Our results do not support the hypothesis of Koretsune et al. (10) that coronary vascular collapse induces a rapid fall in myocardial contractile function at the onset of ischemia. They reported that LVP of perfused ferret hearts fell by >50% at 30 s after the onset of ischemia, with no significant changes in energy metabolites. To gauge the role of intravascular pressure in this fall of LVP, they compared ischemia induced by massive coronary microembolization at the level of the precapillary arterioles to ischemia induced by stopping coronary flow. They found that contractile depression developed significantly slower in the microembolized hearts, despite similar accumulation of P_i and H⁺ at 30 s in both models. Thus they concluded that coronary vascular collapse is responsible for the fall of contractile function during early ischemia. A major concern is that embolization with microspheres made it difficult to determine precisely the onset of ischemia. The embolization process might have induced a progressive and diffuse ischemia and, thus, a more gradual fall in contractile force. The failure of Koretsune et al. (10) to detect energetic changes at 30 s of ischemia most likely resulted from the necessity of pooling data from four hearts to obtain satisfactory ³¹P nuclear magnetic resonance spectra.

Evidence opposing the vascular collapse hypothesis was also reported by Galinanes et al. (6). They compared the decrease of contractile function during slow (stopping the perfusion pump) and fast (reversing the perfusion pump for 5 s to create a negative pressure) vascular collapse in isolated rat hearts. They found that the rate and extent of the decline of contractile function during early ischemia were not altered by changing the rate of vascular collapse. Our results are consistent with their observation that faster decreases in CPP did not produce correspondingly greater or faster declines in LVP. However, our protocol of reducing coronary flow from 50 to 100% of normal baseline is more physiologically and clinically relevant than the imposition of a negative CPP performed by Galinanes et al. (6) Furthermore, negative CPP may immediately collapse epicardial vessels, thus sparing the downstream circulation from the intended faster reduction in distending pressure. If that had happened, no decrement of contractile function would be expected. Our protocol and results more conclusively rule out a significant role for vascular collapse in the downregulation of contractile function during early ischemia.
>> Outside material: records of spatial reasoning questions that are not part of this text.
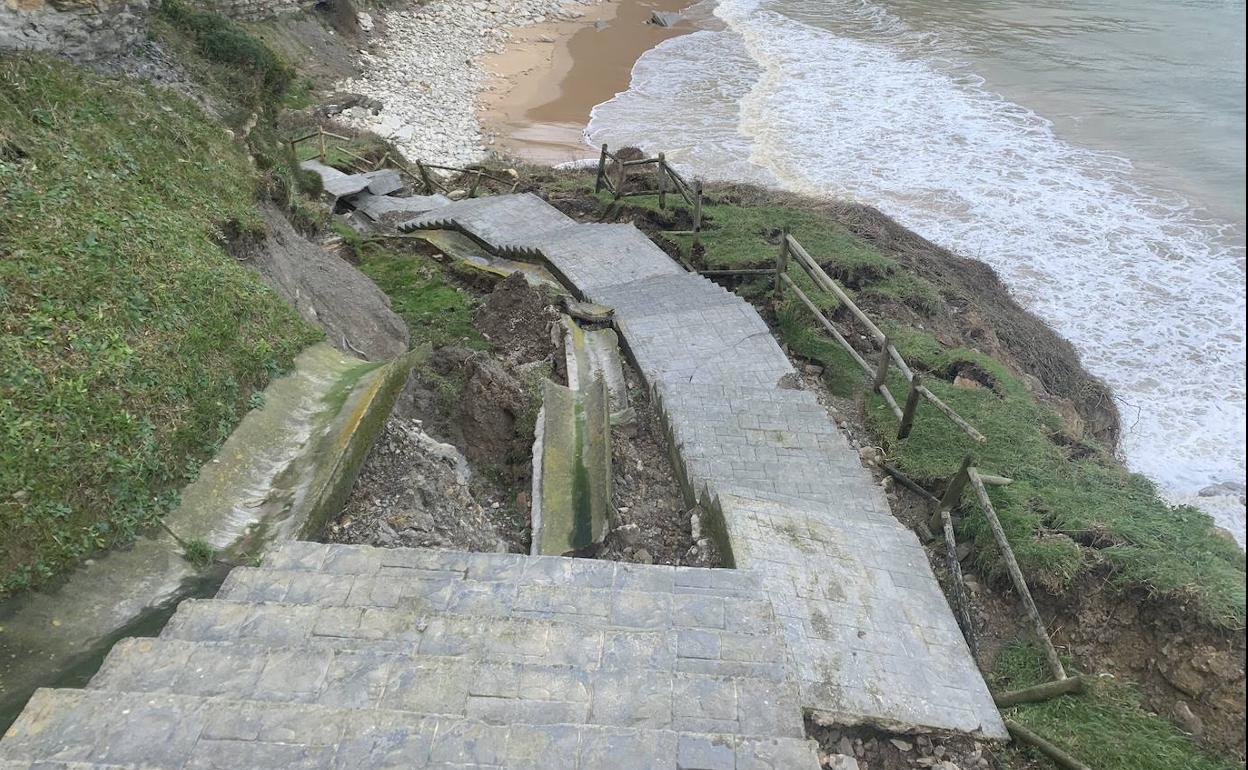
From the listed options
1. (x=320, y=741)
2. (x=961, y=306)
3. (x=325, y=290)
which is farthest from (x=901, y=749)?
(x=961, y=306)

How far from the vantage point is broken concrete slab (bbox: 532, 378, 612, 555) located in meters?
6.09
In the current investigation, coronary flow was the controlled variable, and observations of contractile function and perfusion pressure were analyzed. When coronary pressure was reduced independently in relevant earlier experiments, contractile function (1, 3) and myocardial O₂ consumption (1) did not decline as long as pressure-flow autoregulation prevented a fall in coronary flow. These results support the current findings that coronary pressure does not directly regulate contractile function. The current investigation, however, addressed more severe conditions in which both coronary flow and pressure were compromised.
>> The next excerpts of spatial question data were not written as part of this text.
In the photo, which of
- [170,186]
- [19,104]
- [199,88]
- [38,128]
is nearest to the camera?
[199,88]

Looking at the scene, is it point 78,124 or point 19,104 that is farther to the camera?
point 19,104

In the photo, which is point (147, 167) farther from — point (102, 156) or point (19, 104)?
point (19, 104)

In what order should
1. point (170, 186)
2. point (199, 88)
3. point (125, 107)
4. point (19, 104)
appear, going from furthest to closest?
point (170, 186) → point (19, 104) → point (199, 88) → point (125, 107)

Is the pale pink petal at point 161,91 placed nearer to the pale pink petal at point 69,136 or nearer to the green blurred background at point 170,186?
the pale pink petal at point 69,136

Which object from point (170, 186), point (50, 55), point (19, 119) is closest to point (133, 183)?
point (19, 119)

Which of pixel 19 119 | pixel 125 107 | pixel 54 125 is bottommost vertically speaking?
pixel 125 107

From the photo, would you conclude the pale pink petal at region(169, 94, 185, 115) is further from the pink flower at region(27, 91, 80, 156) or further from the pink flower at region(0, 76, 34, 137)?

Rather than hemodynamic, the mediator responsible for the initiation and modulation of contractile downregulation at the onset of ischemia is most likely energetic. As we reported previously, P_i increases before and is closely correlated with the decline in contractile force following abrupt reductions of coronary flow (8). This rapid rise in P_i may function as a metabolic signal that rapidly downregulates contractile force, either at the contractile proteins (5, 11, 13) or the sarcoplasmic reticulum (14), or, indirectly, by lowering the phosphorylation potential of ATP (4, 9).